Несколько минут назад радио сказало нам, что сейчас четыре часа. У нас с ней на двоих бокал, а может, и бутылка «Мальборо совиньон блан», не самого моего любимого; той же породы, но менее травянистых тонов я предпочел бы сансер. Желательно «Шавиньоль». Несколько кремнистая, минеральная резкость его букета смягчила бы грубый натиск прямых солнечных лучей и печное дыхание растрескавшегося фасада.
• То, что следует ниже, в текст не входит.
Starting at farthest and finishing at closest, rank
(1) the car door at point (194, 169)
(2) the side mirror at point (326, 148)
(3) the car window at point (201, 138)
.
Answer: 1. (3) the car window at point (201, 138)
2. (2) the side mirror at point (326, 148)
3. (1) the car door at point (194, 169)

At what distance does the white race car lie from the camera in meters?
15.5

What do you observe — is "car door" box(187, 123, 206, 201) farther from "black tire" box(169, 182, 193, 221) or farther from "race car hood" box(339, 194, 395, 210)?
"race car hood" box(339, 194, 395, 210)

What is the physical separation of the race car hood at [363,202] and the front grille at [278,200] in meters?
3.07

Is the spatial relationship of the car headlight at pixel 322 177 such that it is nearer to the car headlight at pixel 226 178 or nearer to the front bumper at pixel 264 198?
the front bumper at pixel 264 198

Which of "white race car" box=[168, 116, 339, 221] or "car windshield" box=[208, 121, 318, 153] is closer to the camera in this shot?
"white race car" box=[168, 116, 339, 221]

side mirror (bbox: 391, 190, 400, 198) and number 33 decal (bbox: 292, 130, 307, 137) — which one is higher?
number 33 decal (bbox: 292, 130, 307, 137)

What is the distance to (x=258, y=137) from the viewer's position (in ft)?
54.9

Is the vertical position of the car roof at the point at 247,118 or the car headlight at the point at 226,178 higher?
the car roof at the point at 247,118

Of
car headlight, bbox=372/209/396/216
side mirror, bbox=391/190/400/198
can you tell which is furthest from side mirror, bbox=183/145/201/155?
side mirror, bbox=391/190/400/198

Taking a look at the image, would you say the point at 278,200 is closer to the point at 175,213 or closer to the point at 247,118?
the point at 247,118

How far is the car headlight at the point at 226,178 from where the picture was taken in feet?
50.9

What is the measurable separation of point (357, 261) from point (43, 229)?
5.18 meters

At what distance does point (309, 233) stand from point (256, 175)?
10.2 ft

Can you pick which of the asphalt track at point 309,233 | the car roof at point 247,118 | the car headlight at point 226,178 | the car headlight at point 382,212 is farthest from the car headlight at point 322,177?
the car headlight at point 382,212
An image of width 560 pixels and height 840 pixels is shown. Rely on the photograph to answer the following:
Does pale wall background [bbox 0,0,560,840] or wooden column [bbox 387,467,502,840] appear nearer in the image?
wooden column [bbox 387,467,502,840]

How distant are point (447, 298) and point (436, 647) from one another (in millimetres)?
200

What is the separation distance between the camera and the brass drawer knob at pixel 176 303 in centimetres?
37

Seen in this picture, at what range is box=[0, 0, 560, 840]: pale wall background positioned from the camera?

Но мы сейчас в Новой Зеландии[7], и она в нас, и два дня мне так радостно не было, как сейчас. Труди охлаждает вино замороженными пластиковыми кубиками со спиртом. Ничего против этого не имею. Благодаря тому, что живот матери обращен к солнцу, я получаю первое представление о цвете и форме: в красном полумраке, как в фотолаборатории, различаю свои ладони перед лицом и пуповину, намотанную на живот и колени. Вижу, что ногти нуждаются в стрижке, хотя мне до выхода еще две недели. Хочется думать, что она сидит на солнце, чтобы вырабатывать витамин D для роста моих костей, что выключила радио, чтобы лучше обдумать мое существование, что поглаживает место, где, по ее расчетам, находится моя голова, и это – проявление нежности. Но, может быть, просто загорает, а жара мешает слушать радиоспектакль про императора Великих Моголов Аурангзеба, и ладонью поглаживает беспокоящее вздутие. Короче говоря, в ее любви я не уверен.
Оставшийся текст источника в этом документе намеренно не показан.